* _Selected passage_:
----------------------------------------

Mineral resources include coal, limestone, iron, petroleum and tin.  The state is home to the largest iron and steel industry in Nigeria known as Ajaokuta Steel Company Limited and one of the largest cement factories in Africa, the Obajana Cement Factory.

Education
Kogi state is home to the Federal University (Lokoja), Kogi State University Anyigba, Confluence University of Science and Technology Osara, Federal Polytechnic Idah,Kogi State Polytechnic (Lokoja), Federal College of Education (Okene), College of Education (Ankpa), College of Agriculture Kabba, Kogi state college of education, technical (Kabba) and the Private Salem University, Lokoja. There are a college of nursing and midwifery in Anyigba and Obangede, a School of health tech in Idah, and ECWA School of Nursing in Egbe.

Sports
Kogi State has produced sprinters such as Sunday Bada and other sportsmen, who have contributed to the growth of sports worldwide. Kogi United and Babanawa F.C. are football teams based in the state. Other sports, such as swimming, handball, and table tennis are actively promoted in the state. The Kogi state Sports Council had a track record of Directors and a great personnel team Who at one time or another other had worked with the vision of putting the State fully on the world map. Among them are personalities like Mr. Francis Umoru, Mr. Mohammed Emeje, Mr. Benjamin O. Ameje, Mr. A. Ogido, Mr. Joel J. Abu and others.

Among other sportsmen produce by the state is Shola Ameobi, an Ayetoro Gbede born Ijumu, English footballer, currently playing for Bolton Wanderers as a striker, late Sunday Bada 400 Metres Olympic Champion from Ogidi in Ijumu Local Govt. of the state.

Senate
Three Senators have always represented Kogi state since the return of democracy in 1999 at Senate with Kogi East, Kogi West and Kogi Central producing one each.

Notable people
 

Halima Abubakar, Nollywood Actress.
 Segun Adaju, entrepreneur, CEO of Consistent Energy Limited and President, of Renewable Energy Association Nigeria (REAN).
 Pius Adesanmi, a Nigerian-born Canadian professor, writer, literary critic, satirist, and columnist.

----------------------------------------

[Saved data entries]
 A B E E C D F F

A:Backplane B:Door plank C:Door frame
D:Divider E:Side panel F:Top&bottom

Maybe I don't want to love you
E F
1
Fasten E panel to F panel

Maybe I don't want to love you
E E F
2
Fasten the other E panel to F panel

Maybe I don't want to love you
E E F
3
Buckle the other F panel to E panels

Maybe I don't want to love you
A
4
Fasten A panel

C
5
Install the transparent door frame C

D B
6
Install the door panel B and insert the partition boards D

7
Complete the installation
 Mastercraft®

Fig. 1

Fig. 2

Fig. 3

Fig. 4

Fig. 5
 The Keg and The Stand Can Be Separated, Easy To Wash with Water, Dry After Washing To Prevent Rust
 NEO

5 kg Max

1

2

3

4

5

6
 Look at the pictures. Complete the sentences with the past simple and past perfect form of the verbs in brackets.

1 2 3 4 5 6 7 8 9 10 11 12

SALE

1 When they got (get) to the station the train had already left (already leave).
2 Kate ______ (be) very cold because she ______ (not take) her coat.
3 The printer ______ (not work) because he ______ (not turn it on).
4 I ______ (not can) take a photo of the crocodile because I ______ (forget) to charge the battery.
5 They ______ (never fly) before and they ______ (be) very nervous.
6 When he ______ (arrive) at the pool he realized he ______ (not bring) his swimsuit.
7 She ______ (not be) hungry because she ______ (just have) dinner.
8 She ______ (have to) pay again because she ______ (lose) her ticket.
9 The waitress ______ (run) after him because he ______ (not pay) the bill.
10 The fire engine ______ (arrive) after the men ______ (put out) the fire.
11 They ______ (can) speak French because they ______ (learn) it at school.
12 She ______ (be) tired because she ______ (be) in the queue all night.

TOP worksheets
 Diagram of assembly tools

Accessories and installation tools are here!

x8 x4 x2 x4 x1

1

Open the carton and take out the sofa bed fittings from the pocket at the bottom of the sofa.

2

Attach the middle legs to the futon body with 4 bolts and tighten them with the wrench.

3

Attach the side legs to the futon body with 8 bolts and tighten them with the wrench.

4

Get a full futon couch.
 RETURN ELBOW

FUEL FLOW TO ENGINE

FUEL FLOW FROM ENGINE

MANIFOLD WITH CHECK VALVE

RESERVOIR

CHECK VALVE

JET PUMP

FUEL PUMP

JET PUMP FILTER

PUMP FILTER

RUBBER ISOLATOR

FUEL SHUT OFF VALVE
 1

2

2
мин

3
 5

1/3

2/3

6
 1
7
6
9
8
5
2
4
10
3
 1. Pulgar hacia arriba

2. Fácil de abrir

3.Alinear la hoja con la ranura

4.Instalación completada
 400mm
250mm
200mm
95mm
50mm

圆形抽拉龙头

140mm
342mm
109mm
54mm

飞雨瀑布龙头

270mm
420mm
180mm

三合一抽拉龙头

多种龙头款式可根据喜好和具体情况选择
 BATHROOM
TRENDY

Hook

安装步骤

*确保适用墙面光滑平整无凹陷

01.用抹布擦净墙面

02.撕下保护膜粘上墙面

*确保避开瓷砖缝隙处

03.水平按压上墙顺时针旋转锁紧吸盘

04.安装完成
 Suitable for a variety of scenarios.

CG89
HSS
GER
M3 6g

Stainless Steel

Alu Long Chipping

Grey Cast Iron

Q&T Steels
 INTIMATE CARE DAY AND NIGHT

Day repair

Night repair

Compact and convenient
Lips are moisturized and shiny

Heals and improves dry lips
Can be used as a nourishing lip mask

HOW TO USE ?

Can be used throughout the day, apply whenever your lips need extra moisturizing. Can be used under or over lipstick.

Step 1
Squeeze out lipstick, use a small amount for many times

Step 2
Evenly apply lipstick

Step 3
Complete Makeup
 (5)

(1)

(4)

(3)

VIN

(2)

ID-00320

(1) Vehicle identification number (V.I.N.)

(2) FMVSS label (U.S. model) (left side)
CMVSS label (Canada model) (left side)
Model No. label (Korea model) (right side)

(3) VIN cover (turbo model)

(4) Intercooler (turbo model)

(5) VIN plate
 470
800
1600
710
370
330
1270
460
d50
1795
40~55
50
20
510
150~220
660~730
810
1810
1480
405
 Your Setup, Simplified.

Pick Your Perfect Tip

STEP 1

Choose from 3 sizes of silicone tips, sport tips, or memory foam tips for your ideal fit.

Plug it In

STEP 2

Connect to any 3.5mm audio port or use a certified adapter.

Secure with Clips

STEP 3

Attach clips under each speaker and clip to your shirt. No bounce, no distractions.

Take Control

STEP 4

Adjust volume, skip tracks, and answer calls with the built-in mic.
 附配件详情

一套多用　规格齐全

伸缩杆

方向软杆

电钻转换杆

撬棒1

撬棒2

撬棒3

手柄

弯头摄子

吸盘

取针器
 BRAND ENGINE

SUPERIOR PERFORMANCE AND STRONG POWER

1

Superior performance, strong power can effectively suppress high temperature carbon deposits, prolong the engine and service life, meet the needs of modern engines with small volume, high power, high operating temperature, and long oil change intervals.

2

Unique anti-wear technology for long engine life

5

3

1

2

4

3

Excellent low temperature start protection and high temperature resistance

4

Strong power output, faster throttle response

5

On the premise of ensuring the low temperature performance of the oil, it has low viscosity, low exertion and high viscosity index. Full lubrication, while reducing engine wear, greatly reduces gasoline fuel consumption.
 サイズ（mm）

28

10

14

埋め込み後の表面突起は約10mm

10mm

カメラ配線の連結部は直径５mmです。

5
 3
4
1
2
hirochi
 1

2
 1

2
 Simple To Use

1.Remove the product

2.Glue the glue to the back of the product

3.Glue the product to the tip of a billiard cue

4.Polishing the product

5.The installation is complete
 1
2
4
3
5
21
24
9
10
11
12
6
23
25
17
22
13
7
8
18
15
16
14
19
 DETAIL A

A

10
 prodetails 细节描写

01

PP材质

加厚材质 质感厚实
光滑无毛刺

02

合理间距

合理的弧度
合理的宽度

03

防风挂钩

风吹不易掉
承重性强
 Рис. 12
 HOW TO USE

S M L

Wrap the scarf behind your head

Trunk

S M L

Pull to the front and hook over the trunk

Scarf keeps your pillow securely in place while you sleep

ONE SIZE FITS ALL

----------------------------------------

* _About this task_:
According to the passage on Kogi State, how many senators have represented the state in the Senate since 1999, and which districts do they come from?

* _Exercise solution_:
Three senators, one each from Kogi East, Kogi West and Kogi Central.